I recognize that goosebump-causing sensation he describes. In the early days of my own return to Pittsburgh, I often could all but see the younger selves of my parents, grandparents, aunts and uncles walking toward me on Smithfield Street or Fifth Avenue. So compact is our downtown, and so central was it once to any kind of business anyone could conduct, that I have certainly trod the same ground — given the potholes, maybe even the same Belgian blocks. Here’s Fourth Avenue where Aunt Bonnie learned stenography; there’s Grandpap tucking into Dr. Diamond’s on Wood Street to pick up a new set of eyeglasses; there’s the streetcar stop where Dad, barely a teenager, used to sell newspapers (fumbling with his coins in hopes the streetcar would pull away before he could hand commuters their change).

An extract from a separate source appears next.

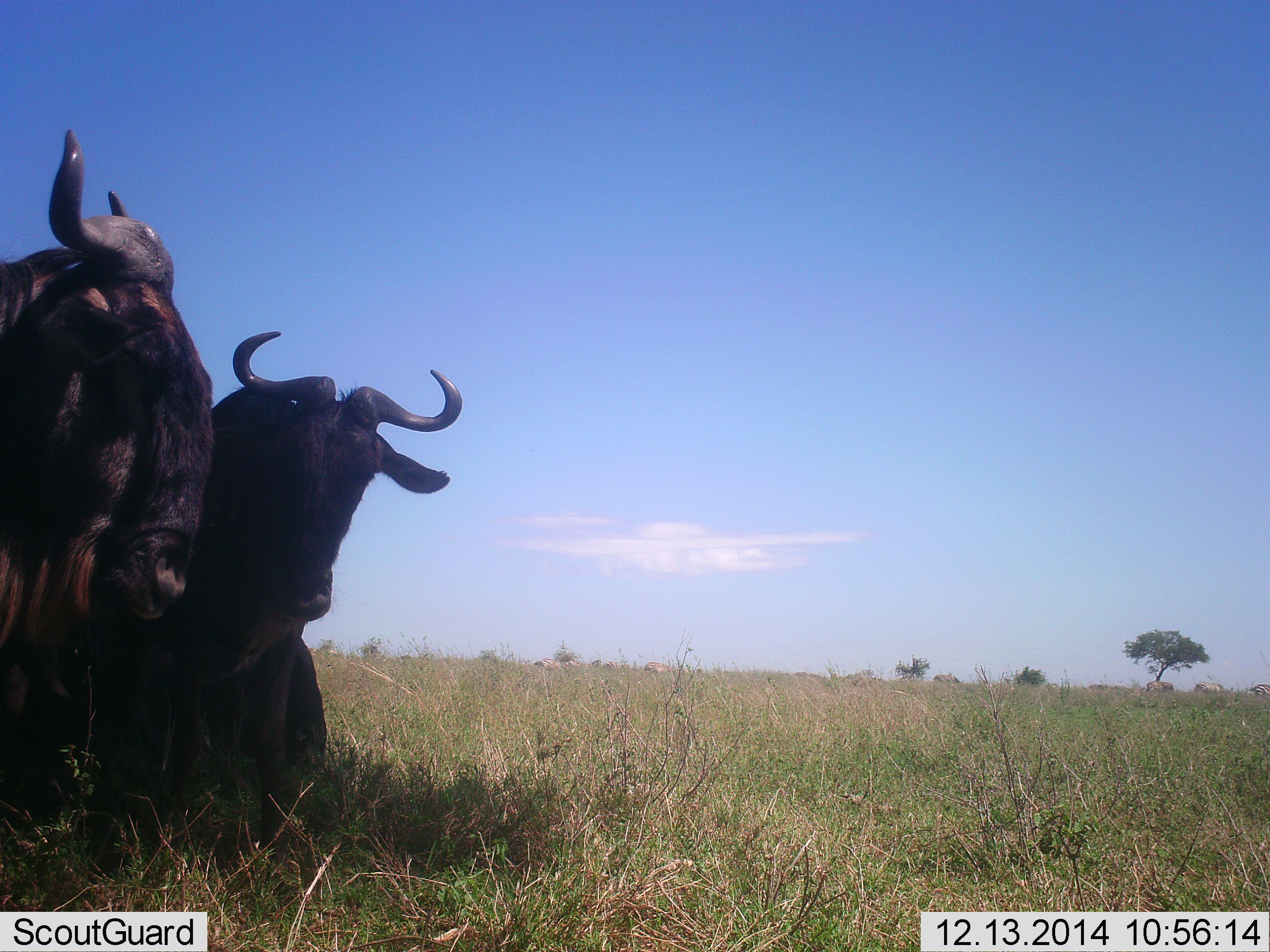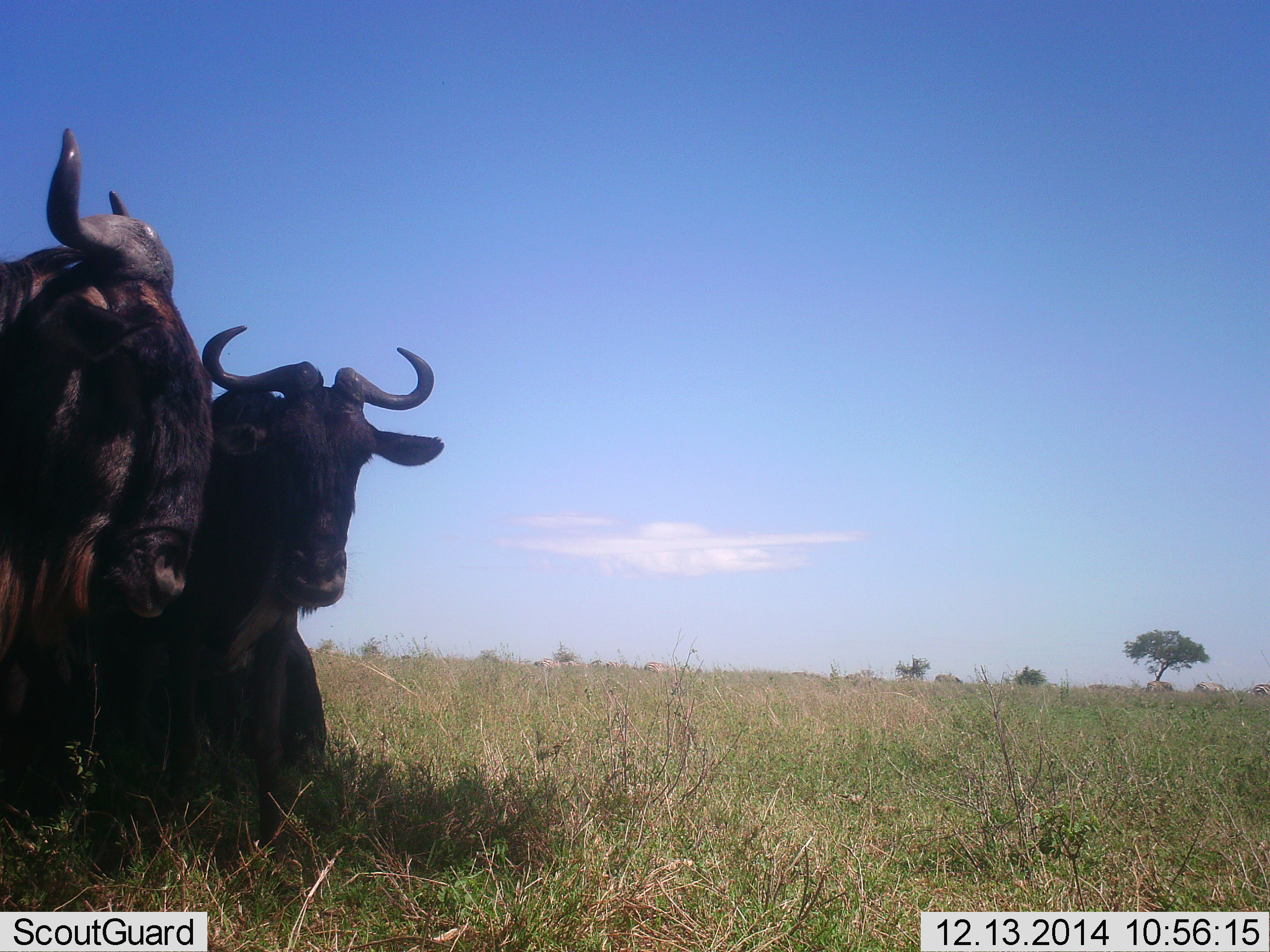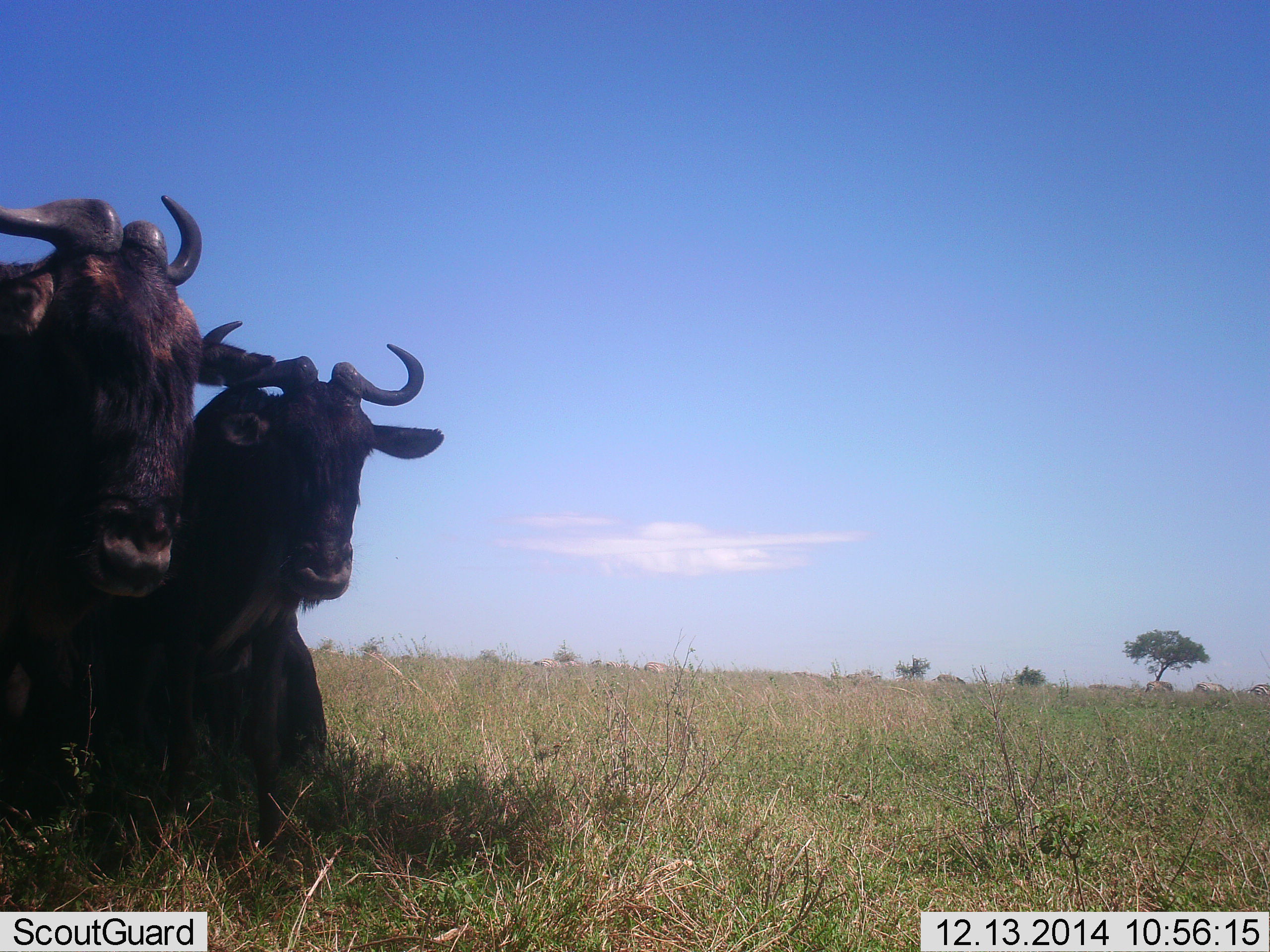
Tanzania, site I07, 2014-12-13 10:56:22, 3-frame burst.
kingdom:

The friendliness of Pittsburghers that Conrad mentions is equally resonant. Folks here have a way of teasing each other – even when they haven’t met before and likely won’t again – that can seem rude or a little crazy if you don’t know jagging around when you hear it. The 70-ish gent with marcelled golden hair who’d shout, “Hey lady! That dog bites me and I’m suing you!” at me and my six-pound pooch in Lawrenceville. The man a block down on Liberty Avenue with whom, on a recent darkening evening, I exchanged a nodding of heads as I broke into a sprint towards him. He wordlessly held open the door of my bus until I could leap aboard. The crossing guard who blows kisses to motorists and calls out, “Good morning, Honey-on-the Bike!”
Social scientists call them “consequential strangers,” the characters who color our everyday lives even though we often don’t know their names. Conrad calls them the homebuilders, the singers of a song to the city.
Long may their voices ring out. Keep your ears open.